Selected excerpt:
┏━━

CHAPTER XIII.
JERICHO.
THE 15th of November, 1873, dawned, and the tents of the Survey Camp were once more struck, on a rainy morning, and packed wet on the small Bedawîn camels, the loading of which gave us much more trouble than that of the larger pack animals of the peasantry. We were starting on an anxious and difficult undertaking, and were to attempt what no European had ever done before, in settling down for several months to life in the wild and unhealthy district of the Ghôr, in order to survey it with an amount of accuracy of detail equal to that which we had obtained in the more civilised country of the settled population.
Through the white desert of the Bukei’a we marched north to a deep gorge, and descended into the broad flat plain of Jericho—a dusty expanse, with a black oasis of trees near the hills, and a black line of jungle round Jordan.
In this descent we came for the first time upon beds of the curious “stink-stone,” or bituminous shale, probably part of the bed of a former Salt Sea at a higher level. It is a rock outwardly white like limestone, inwardly black, with a strong odour, and burning freely; here also the knolls and peaks of marl are striped with pink and yellow, and interstratified with great layers of flint.
Reaching Jericho we were again disappointed. The long groves which appear so charming at a distance are entirely composed of thorny shrubs. The Dôm or Zizyphus grows into a tree, with small green leaves and formidable prickles; the Nebk, another species, forms long hedges of briar, of which it is said the cruel Crown of Thorns was woven, for which reason it is called Spina Christi. The Zakkûm or balsam-tree (Balanites) is equally thorny, and beneath these grow poisonous nightshades, and other noxious plants. The distant beauty of the groves is only a mockery, and the environs of Jericho, when reached, are as stony and unlovely as any other part of the country.

┗━━

Short problem: Quote everything in the passage on Jericho from "Reaching Jericho we" down to "of the country.". The material that comes next plays no part here.

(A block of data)
┏━━

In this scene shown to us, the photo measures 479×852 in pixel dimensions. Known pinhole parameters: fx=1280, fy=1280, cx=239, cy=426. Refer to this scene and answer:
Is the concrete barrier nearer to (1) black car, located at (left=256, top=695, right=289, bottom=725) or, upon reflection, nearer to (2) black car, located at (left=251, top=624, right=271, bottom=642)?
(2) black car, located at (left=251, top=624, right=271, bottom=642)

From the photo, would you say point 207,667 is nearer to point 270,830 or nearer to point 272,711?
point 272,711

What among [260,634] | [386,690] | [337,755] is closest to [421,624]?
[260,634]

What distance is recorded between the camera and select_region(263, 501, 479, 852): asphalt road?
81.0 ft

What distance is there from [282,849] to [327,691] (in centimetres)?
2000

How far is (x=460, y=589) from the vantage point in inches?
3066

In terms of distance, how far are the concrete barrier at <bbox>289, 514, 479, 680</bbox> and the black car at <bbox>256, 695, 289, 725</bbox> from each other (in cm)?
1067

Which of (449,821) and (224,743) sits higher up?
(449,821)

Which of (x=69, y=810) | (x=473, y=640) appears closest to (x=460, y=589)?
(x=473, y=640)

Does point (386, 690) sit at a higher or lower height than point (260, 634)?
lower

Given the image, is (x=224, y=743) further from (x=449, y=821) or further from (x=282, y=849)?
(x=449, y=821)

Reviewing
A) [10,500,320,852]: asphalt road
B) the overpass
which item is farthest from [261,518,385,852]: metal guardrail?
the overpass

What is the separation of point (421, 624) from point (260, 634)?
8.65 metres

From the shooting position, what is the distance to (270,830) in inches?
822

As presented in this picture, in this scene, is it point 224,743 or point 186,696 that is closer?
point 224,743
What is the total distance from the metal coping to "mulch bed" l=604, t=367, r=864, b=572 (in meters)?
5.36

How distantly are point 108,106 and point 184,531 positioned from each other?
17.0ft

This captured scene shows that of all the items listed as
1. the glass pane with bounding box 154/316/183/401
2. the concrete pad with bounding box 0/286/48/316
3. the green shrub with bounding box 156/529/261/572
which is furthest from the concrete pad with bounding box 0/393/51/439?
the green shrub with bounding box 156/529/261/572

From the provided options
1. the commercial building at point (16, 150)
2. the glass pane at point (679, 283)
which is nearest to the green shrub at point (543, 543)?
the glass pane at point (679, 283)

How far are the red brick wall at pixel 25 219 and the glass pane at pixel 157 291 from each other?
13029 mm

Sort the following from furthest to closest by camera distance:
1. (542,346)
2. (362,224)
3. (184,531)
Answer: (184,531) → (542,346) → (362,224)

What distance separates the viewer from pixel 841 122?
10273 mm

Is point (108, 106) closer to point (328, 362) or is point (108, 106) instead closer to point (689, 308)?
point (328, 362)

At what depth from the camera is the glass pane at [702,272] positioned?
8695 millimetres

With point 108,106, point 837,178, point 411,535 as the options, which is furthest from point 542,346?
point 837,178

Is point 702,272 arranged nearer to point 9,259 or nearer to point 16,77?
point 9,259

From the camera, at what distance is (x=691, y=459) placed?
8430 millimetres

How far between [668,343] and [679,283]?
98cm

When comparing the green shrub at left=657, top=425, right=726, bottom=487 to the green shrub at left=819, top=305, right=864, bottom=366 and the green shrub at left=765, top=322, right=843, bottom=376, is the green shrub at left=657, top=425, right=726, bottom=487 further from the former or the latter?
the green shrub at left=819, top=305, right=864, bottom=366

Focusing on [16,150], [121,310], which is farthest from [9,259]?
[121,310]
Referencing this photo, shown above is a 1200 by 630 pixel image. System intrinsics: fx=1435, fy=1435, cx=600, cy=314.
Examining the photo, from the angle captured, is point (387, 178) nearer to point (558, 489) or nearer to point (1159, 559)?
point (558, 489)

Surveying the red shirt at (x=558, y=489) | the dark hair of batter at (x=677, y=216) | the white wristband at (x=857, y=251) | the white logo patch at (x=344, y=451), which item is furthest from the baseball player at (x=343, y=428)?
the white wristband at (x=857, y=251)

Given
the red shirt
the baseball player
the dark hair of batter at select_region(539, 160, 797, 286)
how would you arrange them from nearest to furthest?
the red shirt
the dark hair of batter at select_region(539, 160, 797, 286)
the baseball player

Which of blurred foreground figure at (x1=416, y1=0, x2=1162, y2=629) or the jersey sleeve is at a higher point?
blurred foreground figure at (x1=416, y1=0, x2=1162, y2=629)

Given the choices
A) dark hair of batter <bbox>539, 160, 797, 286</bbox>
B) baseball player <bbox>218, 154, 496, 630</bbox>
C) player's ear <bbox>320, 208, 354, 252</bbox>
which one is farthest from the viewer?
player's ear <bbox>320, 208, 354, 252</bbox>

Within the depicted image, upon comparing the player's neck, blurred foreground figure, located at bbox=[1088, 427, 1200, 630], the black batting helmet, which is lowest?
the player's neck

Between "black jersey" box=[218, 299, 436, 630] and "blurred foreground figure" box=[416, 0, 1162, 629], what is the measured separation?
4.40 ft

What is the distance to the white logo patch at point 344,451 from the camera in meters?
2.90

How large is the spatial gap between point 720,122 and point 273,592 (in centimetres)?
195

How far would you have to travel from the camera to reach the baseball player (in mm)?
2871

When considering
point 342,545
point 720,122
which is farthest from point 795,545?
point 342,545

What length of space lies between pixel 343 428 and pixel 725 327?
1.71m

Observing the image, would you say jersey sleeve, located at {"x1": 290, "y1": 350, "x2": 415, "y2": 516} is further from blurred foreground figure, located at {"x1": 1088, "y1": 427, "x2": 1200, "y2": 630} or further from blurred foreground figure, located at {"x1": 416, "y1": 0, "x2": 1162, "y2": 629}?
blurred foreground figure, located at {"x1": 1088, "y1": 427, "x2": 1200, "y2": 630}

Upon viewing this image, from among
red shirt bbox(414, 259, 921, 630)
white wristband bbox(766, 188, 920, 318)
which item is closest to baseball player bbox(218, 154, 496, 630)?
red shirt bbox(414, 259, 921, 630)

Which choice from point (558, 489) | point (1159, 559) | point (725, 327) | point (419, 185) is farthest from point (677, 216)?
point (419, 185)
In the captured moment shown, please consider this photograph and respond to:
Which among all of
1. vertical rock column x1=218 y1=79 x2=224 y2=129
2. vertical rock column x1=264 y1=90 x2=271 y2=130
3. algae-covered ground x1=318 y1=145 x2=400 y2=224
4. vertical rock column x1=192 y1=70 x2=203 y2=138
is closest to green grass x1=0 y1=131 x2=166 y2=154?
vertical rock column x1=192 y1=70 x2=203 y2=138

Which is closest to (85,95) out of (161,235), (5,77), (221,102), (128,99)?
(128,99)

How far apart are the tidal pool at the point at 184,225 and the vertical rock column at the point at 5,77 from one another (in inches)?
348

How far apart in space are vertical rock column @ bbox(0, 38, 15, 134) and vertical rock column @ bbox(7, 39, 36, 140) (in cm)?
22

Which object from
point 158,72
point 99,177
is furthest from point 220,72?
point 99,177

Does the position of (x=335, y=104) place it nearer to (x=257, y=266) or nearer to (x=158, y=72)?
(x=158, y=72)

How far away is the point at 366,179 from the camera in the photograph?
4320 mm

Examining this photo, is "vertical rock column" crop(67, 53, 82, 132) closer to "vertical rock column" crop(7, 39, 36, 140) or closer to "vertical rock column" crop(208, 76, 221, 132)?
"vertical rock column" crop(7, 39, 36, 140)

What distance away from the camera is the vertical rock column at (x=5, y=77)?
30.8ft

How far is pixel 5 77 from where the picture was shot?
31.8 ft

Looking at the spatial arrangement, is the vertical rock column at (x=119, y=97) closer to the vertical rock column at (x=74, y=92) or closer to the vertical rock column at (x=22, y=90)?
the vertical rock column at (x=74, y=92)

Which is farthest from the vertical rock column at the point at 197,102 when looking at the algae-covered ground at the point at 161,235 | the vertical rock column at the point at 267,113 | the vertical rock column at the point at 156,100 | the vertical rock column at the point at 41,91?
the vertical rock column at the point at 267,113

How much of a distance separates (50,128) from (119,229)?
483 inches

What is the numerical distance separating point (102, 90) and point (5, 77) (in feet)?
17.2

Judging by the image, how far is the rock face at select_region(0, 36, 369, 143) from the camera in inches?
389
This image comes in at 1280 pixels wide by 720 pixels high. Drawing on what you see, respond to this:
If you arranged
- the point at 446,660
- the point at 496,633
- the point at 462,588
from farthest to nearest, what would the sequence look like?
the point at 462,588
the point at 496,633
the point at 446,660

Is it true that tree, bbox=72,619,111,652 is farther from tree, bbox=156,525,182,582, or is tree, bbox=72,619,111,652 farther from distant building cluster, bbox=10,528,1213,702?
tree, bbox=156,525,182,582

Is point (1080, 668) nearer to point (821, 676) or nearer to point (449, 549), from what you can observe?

┗━━

Full solution:
Reaching Jericho we were again disappointed. The long groves which appear so charming at a distance are entirely composed of thorny shrubs. The Dôm or Zizyphus grows into a tree, with small green leaves and formidable prickles; the Nebk, another species, forms long hedges of briar, of which it is said the cruel Crown of Thorns was woven, for which reason it is called Spina Christi. The Zakkûm or balsam-tree (Balanites) is equally thorny, and beneath these grow poisonous nightshades, and other noxious plants. The distant beauty of the groves is only a mockery, and the environs of Jericho, when reached, are as stony and unlovely as any other part of the country.